第46章 夢は終わってダ・カーポ【これからの話/宵祭り】
それに、今年の一年は豊作だ。
高い身体能力と戦闘センスを持つ、千年生まれなかった逸材【宿儺の器】――虎杖 悠仁。
御三家の一角・禪院家の血を引く天才――伏黒 恵。
伏黒と同じく天才的な呪術センスを持つ神ノ原一門の特級被呪者――神ノ原 詞織。
勝ち気な性格だが忍耐力や判断力のある【芻霊呪法】の使い手――釘崎 野薔薇。
呪術師としてはまだ未熟だが、早くも【黒閃】を経験した式神使い――吉野順平。
二年にも、乙骨以外にも見どころのある術師がいる。
呪具使いの禪院 真希、【突然変異呪骸】パンダ、呪言師の末裔である狗巻 棘。
さらに、三年に在籍している秤 金次は自分に並ぶ術師となれる素質を持つ。
だが、まだだ。
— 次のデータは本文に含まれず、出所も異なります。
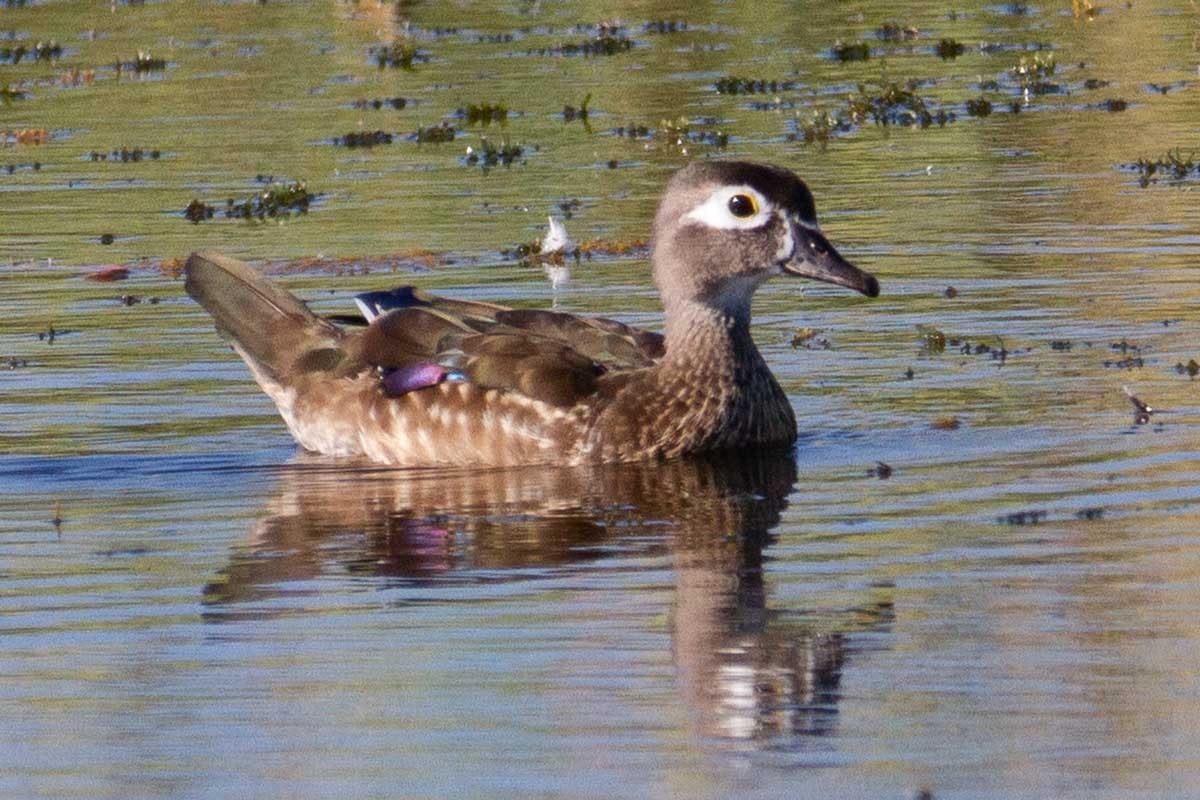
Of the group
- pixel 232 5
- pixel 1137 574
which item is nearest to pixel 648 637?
pixel 1137 574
まだ足りない。
彼らにはもっと……もっともっと 強くなってもらわないと。
可愛い生徒たちの呼びかけに思わず笑んで席を立つと、すかさず釘崎が椅子に座る。そこへ虎杖と順平が「次は自分が」と騒いだ。
「詞織は?」
「キョーミない」
淡々と返す詞織に、釘崎が「え〜」と椅子をぐるぐる回す。
「釘崎、早く変われよ」
「僕も僕も!」
「オマエら、呼び出されたこと忘れてないか?」
ぎゃあぎゃあと騒ぐ虎杖たちに、伏黒がツッコミを入れた。
そんな彼らの心地よいバカ騒ぎに、五条は思わず笑みを浮かべる。
「何 笑ってんですか?」
伏黒の問いに、五条は「別に」と弾ませた声を出した。